■ Your task: Each line below should be repeated exactly, but no picture should be carried over.

■ Recorded data:

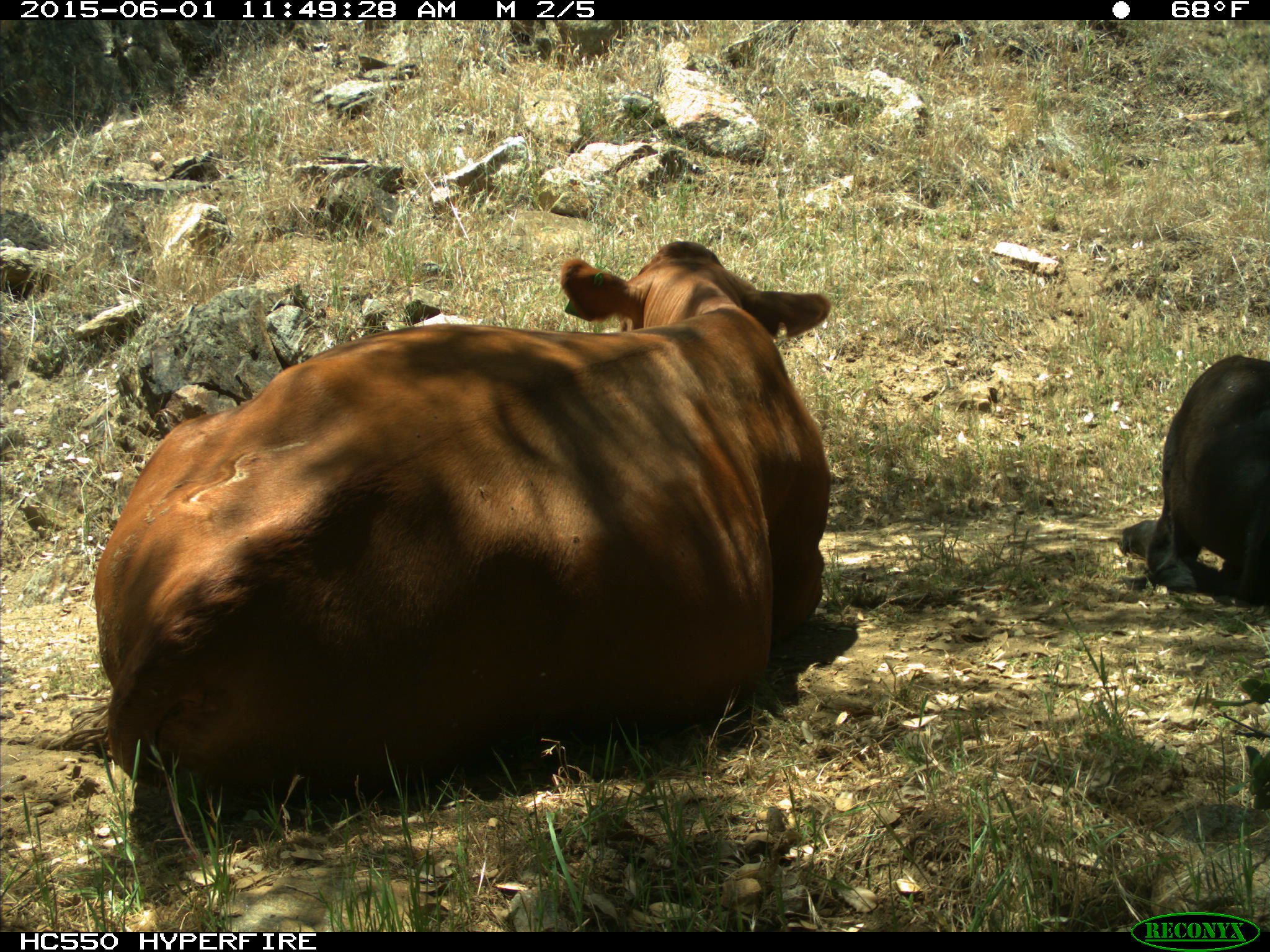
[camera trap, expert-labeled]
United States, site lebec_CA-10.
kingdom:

■ Exercise solution:
[camera trap, expert-labeled]
United States, site lebec_CA-10.
kingdom:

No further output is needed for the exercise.